From owner-freebsd-hackers  Thu Jan 28 10:04:51 1999
Return-Path: <owner-freebsd-hackers@FreeBSD.ORG>
Received: (from majordom@localhost)
          by hub.freebsd.org (8.8.8/8.8.8) id KAA19772
          for freebsd-hackers-outgoing; Thu, 28 Jan 1999 10:04:51 -0800 (PST)
          (envelope-from owner-freebsd-hackers@FreeBSD.ORG)
Received: from apollo.backplane.com (apollo.backplane.com [209.157.86.2])
          by hub.freebsd.org (8.8.8/8.8.8) with ESMTP id KAA19757
          for <hackers@FreeBSD.ORG>; Thu, 28 Jan 1999 10:04:45 -0800 (PST)
          (envelope-from dillon@apollo.backplane.com)
Received: (from dillon@localhost)
	by apollo.backplane.com (8.9.2/8.9.1) id KAA09766;
	Thu, 28 Jan 1999 10:04:41 -0800 (PST)
	(envelope-from dillon)
Date: Thu, 28 Jan 1999 10:04:41 -0800 (PST)
From: Matthew Dillon <dillon@apollo.backplane.com>
Message-Id: <199901281804.KAA09766@apollo.backplane.com>
To: "John S. Dyson" <dyson@iquest.net>
Cc: wes@softweyr.com, toasty@home.dragondata.com, hackers@FreeBSD.ORG
Subject: Re: High Load cron patches - comments?
References:  <199901281734.MAA21561@y.dyson.net>
Sender: owner-freebsd-hackers@FreeBSD.ORG
Precedence: bulk
X-Loop: FreeBSD.ORG

:Throttling fork rate is also a valuable tool, and maybe a hard limit is good
:also.  It is all about how creative you are (or want to be) in your solution :-).
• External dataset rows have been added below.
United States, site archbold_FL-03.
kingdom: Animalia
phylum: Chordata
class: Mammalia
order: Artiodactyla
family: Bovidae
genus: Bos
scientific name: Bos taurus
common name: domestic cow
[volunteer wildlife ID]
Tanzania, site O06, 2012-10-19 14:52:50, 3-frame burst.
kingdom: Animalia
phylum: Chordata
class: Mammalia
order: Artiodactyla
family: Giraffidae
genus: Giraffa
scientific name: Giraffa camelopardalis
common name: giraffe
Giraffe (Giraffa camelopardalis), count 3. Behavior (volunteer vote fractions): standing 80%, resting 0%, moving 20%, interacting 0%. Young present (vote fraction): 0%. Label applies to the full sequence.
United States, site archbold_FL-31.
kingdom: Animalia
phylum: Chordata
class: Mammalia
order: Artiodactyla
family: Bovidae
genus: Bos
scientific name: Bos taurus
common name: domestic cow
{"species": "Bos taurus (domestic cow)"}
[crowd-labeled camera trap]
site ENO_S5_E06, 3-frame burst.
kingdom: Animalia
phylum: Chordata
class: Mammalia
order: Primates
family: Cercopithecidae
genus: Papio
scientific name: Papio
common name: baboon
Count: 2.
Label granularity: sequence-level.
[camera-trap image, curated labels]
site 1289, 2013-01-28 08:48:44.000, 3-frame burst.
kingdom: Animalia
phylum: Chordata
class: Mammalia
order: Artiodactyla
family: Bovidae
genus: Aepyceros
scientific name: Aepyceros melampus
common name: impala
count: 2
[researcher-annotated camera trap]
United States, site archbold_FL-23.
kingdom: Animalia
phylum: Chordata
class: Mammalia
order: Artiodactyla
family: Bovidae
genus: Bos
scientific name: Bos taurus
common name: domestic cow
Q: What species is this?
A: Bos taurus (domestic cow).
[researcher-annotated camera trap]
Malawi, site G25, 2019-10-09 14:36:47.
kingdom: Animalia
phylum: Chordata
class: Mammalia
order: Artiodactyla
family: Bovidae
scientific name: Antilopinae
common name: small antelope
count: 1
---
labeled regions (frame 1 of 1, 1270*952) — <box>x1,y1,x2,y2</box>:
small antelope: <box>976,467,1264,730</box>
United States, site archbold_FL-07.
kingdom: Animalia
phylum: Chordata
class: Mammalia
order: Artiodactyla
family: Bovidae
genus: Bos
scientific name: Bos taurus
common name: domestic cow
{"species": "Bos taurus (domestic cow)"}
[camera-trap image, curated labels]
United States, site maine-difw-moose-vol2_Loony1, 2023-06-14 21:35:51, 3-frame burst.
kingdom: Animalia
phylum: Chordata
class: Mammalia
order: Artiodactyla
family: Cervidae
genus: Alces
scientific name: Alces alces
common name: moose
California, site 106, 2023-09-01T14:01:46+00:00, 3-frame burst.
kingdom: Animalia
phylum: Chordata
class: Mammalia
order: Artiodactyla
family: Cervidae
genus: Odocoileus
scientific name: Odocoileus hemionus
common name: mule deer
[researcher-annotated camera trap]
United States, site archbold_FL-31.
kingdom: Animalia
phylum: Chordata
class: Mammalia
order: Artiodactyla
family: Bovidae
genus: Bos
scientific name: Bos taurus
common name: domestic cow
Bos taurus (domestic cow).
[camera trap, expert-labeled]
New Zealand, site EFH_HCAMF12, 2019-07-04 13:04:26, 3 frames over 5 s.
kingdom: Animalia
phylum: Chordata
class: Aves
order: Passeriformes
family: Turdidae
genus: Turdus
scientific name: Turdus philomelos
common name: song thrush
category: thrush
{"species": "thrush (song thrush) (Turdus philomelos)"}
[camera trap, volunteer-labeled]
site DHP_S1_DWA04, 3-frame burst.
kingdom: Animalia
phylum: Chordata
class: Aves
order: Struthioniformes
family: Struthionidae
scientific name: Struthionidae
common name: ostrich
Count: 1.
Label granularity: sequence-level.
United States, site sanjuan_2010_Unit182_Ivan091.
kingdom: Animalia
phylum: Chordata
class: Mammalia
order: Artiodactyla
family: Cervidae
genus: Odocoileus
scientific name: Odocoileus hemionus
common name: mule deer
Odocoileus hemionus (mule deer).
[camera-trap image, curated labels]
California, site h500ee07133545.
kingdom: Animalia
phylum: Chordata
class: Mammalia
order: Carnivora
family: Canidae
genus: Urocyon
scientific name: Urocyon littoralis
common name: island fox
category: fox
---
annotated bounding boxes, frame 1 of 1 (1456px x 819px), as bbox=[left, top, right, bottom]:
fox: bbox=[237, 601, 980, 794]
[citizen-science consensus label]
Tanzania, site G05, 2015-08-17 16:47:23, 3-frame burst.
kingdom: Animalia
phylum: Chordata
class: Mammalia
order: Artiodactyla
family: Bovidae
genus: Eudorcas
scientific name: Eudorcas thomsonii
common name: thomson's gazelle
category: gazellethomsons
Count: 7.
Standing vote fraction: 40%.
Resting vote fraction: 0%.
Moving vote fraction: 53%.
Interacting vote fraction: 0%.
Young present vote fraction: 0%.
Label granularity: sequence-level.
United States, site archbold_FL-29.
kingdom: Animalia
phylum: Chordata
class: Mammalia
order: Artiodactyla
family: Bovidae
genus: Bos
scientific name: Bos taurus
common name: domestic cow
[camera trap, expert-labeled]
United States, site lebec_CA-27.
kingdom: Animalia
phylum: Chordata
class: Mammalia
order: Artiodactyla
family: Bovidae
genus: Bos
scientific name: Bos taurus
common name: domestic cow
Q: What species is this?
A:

    Throttling the fork rate immediately leads to complaints.  The perception
    of load is easily as important as the reality.  We had put fork rate 
    limits on both sendmail and popper and the result was a hundreds of calls
    to tech support :-(.  I even had load-based feedback mechanisms.  It was
    a disaster.

    The issue is that the load is an interactive load, not a batch load -- it
    is not acceptable to accept a connection and then pause for 5 minutes
    before yielding a shell prompt, process a popper request, or even
    respond with an SMTP HELO.  Or handle a web request.  The machine *must*
    be able to handle a temporary overload.  Even *mail delivery* is an 
    interactive load -- users have come to expect their email to propogate in
    5 minutes or less and if it doesn't, we got complaints.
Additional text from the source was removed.